7. Try To Get The Bouncer To Kick Him Out
This will just make you look pathetic and really bitter. The bouncers won’t give a shit if you’re 100% sure he was texting other girls when you were dating. Again, you’re better than that.
8. Start Throwing Yourself On People To Make Him Jealous
There’s no dignity in throwing yourself on some rotten randomer in order to make your ex jealous. It’s makes you look like a desperate attention seeker. Just enjoy your night, and if a beautiful stranger waltz’s into your life, then it’s a very good thing you available for dating.
9. Cry In The Toilets
This is better than crying in the open, in front of him and everyone else. But still panda eyes and tan marks may give away the fact that he has affected you. This may feed his ego (depending on the kind of guy your ex is). Best to power through the pain this d***head has caused you. That’s how you really show that you’re better off without him.
10. Cry At Them
This is much worse than crying in the toilet. You can imagine yourself how awful this is, he’s awkward, everyone around you is awkward, it’s just a no no.
11. Stare, For A Very Long Time
Maybe they got a new haircut, grew a moustache or have a new girl on their arm. You may be taken aback and it’s understandable that it may be hard to accept whatever is infront of your eyes but don’t pre-long your glance, it will just creep everyone out.
12. Steal His Jacket And Set It On Fire/Throw In The River
Revenge is sweet. But bitterness benefits no one.
13. Open Up Old Wounds
Remember all the times he treated you like absolute sh*t? Well when you're drunk and in public (but mostly drunk) it’s not a great idea to lash out at him for all those horrible things he’s done mid-drink order, or at any point during the night probably.
14. Tell The Girl He’s Talking To About The Horrible Things He’s Done To You
You will just look the crazy ex. No one wants to be known as the crazy ex.
15. Flirt With His Friends
Although you think his mate has always been a babe, it’s just not right to flirt with them in front of your ex. If he’s a true bro he won’t flirt back, and that’s kind of (very) embarrassing.
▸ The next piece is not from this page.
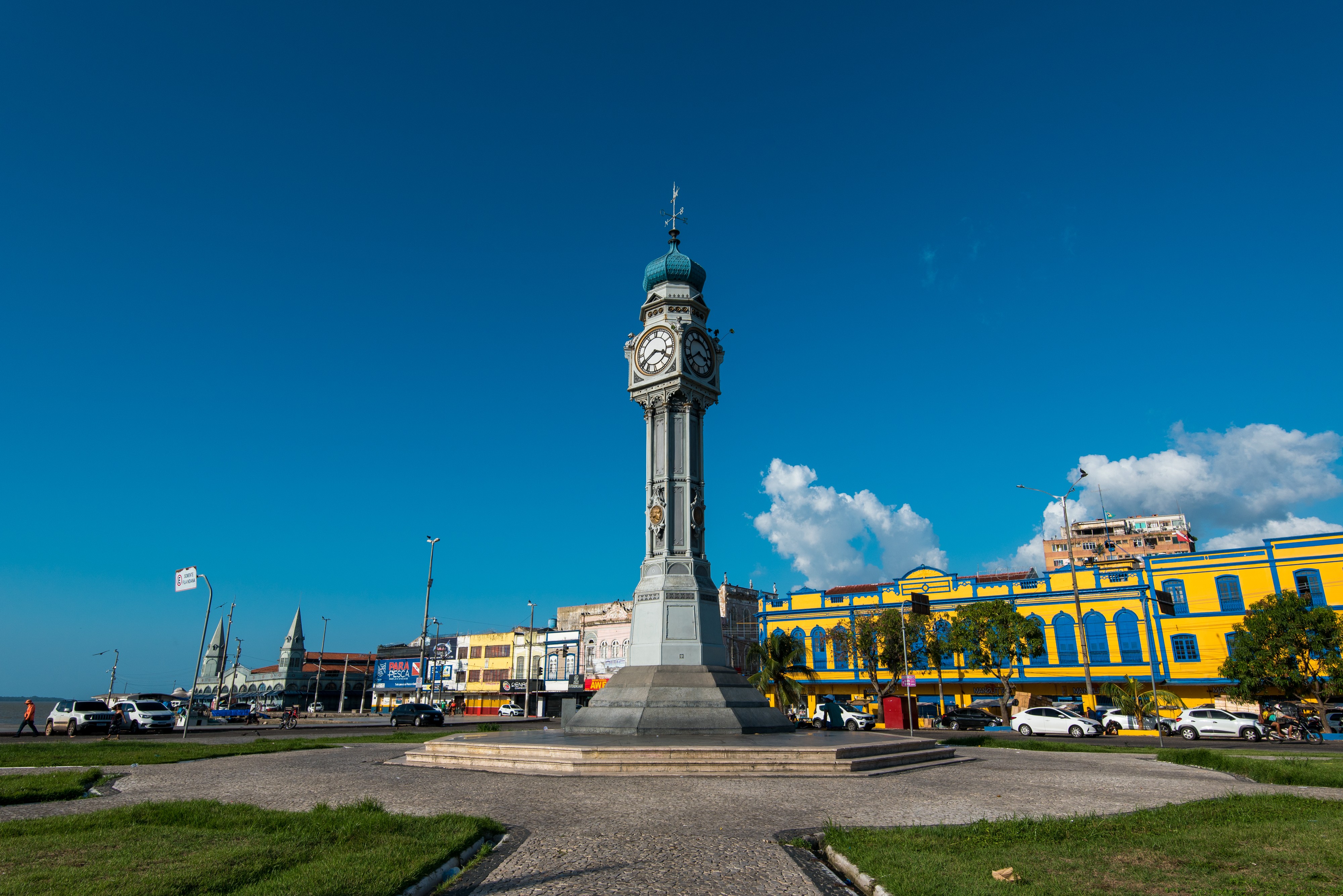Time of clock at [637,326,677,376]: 3:39
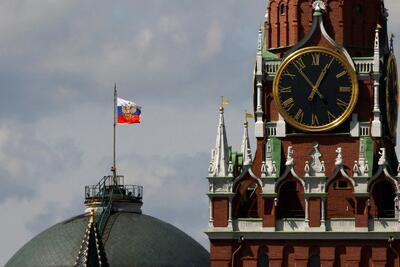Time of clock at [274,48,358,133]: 12:53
16. Ask Questions You Know You Don’t Want The Answers Too
We’re all guilty of letting those questions that keep us up at night out after a few drinks. You can’t help it. It’s the time to ask and you’re dying to know, even if you already know the answer. Good things rarely come from this, best just to let it go, even if it’s hard to do.
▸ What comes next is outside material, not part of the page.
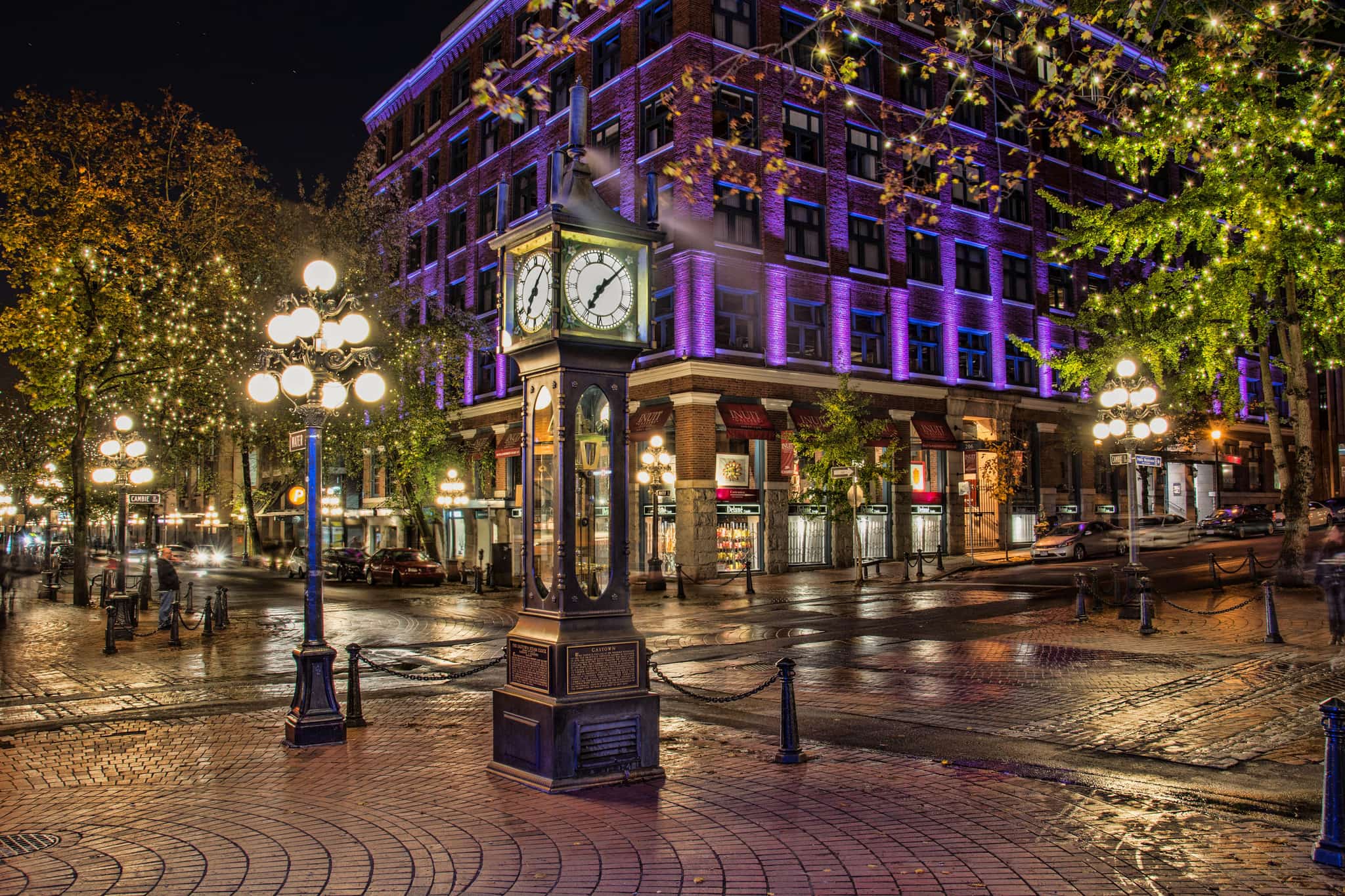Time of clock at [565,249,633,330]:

17. Over-Compensate About How Great Your Doing
Whether you are actually doing great or are completely miserable you’re going to say that you’re doing “great”. But don’t go overboard with this and go into fictitious details or making very clear about how you’re doing so great, life is amazing and you’ve won the lotto etc. You’re great, then leave it.
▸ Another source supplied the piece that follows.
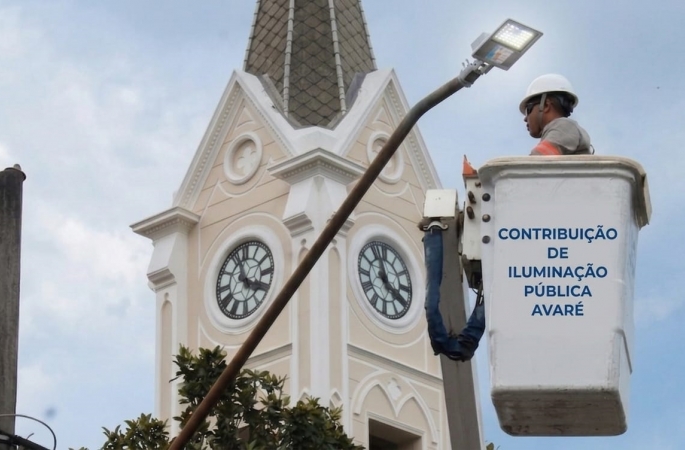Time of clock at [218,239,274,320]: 3:57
18. Bring Up The “Good Times”
Trips down memory lane can be very dangerous: you’re reminiscing about all the fun you used to have, how you used to always burn toast and when he fell into the river. Life seemed better then. No good can really come from this unless you’re both completely over one another, otherwise you’ll just bit left feeling a bit terrible.
19. Get Absolutely Inebriated
It may make the pain and awkwardness better, but realistically you’re more likely to embarrass you by falling asleep in the corner after shouting abuse at him and crying in the toilets. Drink in moderation.
20. Send A Sentimental Text At The End Of The Night
“It was so good to see you tonight. I miss you." No, no, God no. Texting is a sign of weakness, if you really want to show that you completely independent than don’t text him. You’ll regret it in the morning.